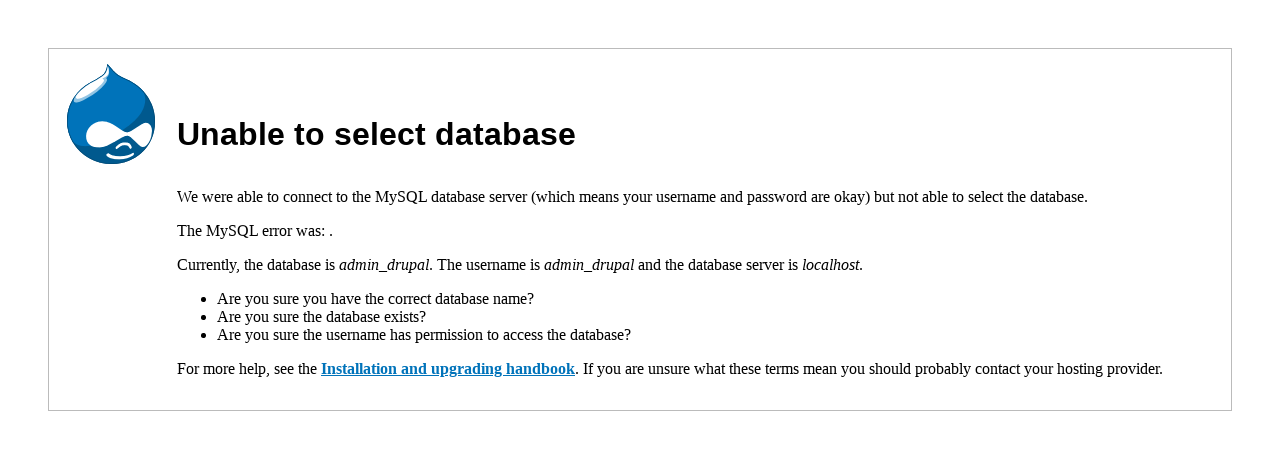

--- FILE ---
content_type: text/html; charset=utf-8
request_url: http://mixtapetorrent.com/dj-j-boogie-dj-king-cyrus-blend-nation-456-throwback-edition
body_size: 682
content:
<!DOCTYPE html PUBLIC "-//W3C//DTD XHTML 1.0 Transitional//EN" "http://www.w3.org/TR/xhtml1/DTD/xhtml1-transitional.dtd">
<html xmlns="http://www.w3.org/1999/xhtml"><head> <title>Unable to select database</title><meta http-equiv="Content-Type" content="text/html; charset=utf-8" />
<style type="text/css" media="all">@import "/misc/drupal.css";</style><link rel="shortcut icon" href="/misc/favicon.ico" type="image/x-icon" />
<style type="text/css" media="all">@import "/misc/maintenance.css";</style></head><body><h1>Unable to select database</h1>
<!-- begin content -->
<p>We were able to connect to the MySQL database server (which means your username and password are okay) but not able to select the database.</p>
<p>The MySQL error was: <em></em>.</p>
<p>Currently, the database is <em>admin_drupal</em>. The username is <em>admin_drupal</em> and the database server is <em>localhost</em>.</p>
<ul>
  <li>Are you sure you have the correct database name?</li>
  <li>Are you sure the database exists?</li>
  <li>Are you sure the username has permission to access the database?</li>
</ul>
<p>For more help, see the <a href="http://drupal.org/node/258">Installation and upgrading handbook</a>. If you are unsure what these terms mean you should probably contact your hosting provider.</p>
<!-- end content -->
</body></html>

--- FILE ---
content_type: text/css
request_url: http://mixtapetorrent.com/misc/maintenance.css
body_size: 440
content:
/* $Id: maintenance.css,v 1.5 2006/02/23 19:49:42 dries Exp $ */

body {
  background: url(druplicon.png) 4.2em 4em no-repeat #fff;
  color: #000;
  border: 1px solid #bbb;
  margin: 3em;
  padding: 1em 1em 1em 128px;
}
h1 {
  margin: 1.6em 0 1.1em 0;
}
h1, h2, h3, h4, h5, h6 {
  font-family: sans-serif;
}
:link {
  color: #0073ba;
  font-weight: bold;
}
:visited {
  color: #004975;
  font-weight: bold;
}

div.messages {
  border: 1px solid #ddd;
  padding: 0.4em;
  margin-top: 1em;
}

div.error {
  border: 1px solid #daa;
}

/* Update styles */
#update-results {
  margin-top: 3em;
  padding: 0.25em;
  border: 1px solid #ccc;
  background: #eee;
  font-size: smaller;
}
#update-results h2 {
  margin-top: 0.25em;
}
#update-results h4 {
  margin-bottom: 0.25em;
}
#update-results li.none {
  color: #888;
  font-style: italic;
}
#update-results li.failure strong {
  color: #b63300;
}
--------------------
Directions: From the first line to the last, output the data exactly, without the pictures.

Answer box:
--- FILE ---
content_type: text/html; charset=utf-8
request_url: http://mixtapetorrent.com/dj-j-boogie-dj-king-cyrus-blend-nation-456-throwback-edition
body_size: 682
content:
<!DOCTYPE html PUBLIC "-//W3C//DTD XHTML 1.0 Transitional//EN" "http://www.w3.org/TR/xhtml1/DTD/xhtml1-transitional.dtd">
<html xmlns="http://www.w3.org/1999/xhtml"><head> <title>Unable to select database</title><meta http-equiv="Content-Type" content="text/html; charset=utf-8" />
<style type="text/css" media="all">@import "/misc/drupal.css";</style><link rel="shortcut icon" href="/misc/favicon.ico" type="image/x-icon" />
<style type="text/css" media="all">@import "/misc/maintenance.css";</style></head><body><h1>Unable to select database</h1>
<!-- begin content -->
<p>We were able to connect to the MySQL database server (which means your username and password are okay) but not able to select the database.</p>
<p>The MySQL error was: <em></em>.</p>
<p>Currently, the database is <em>admin_drupal</em>. The username is <em>admin_drupal</em> and the database server is <em>localhost</em>.</p>
<ul>
  <li>Are you sure you have the correct database name?</li>
  <li>Are you sure the database exists?</li>
  <li>Are you sure the username has permission to access the database?</li>
</ul>
<p>For more help, see the <a href="http://drupal.org/node/258">Installation and upgrading handbook</a>. If you are unsure what these terms mean you should probably contact your hosting provider.</p>
<!-- end content -->
</body></html>

--- FILE ---
content_type: text/css
request_url: http://mixtapetorrent.com/misc/maintenance.css
body_size: 440
content:
/* $Id: maintenance.css,v 1.5 2006/02/23 19:49:42 dries Exp $ */

body {
  background: url(druplicon.png) 4.2em 4em no-repeat #fff;
  color: #000;
  border: 1px solid #bbb;
  margin: 3em;
  padding: 1em 1em 1em 128px;
}
h1 {
  margin: 1.6em 0 1.1em 0;
}
h1, h2, h3, h4, h5, h6 {
  font-family: sans-serif;
}
:link {
  color: #0073ba;
  font-weight: bold;
}
:visited {
  color: #004975;
  font-weight: bold;
}

div.messages {
  border: 1px solid #ddd;
  padding: 0.4em;
  margin-top: 1em;
}

div.error {
  border: 1px solid #daa;
}

/* Update styles */
#update-results {
  margin-top: 3em;
  padding: 0.25em;
  border: 1px solid #ccc;
  background: #eee;
  font-size: smaller;
}
#update-results h2 {
  margin-top: 0.25em;
}
#update-results h4 {
  margin-bottom: 0.25em;
}
#update-results li.none {
  color: #888;
  font-style: italic;
}
#update-results li.failure strong {
  color: #b63300;
}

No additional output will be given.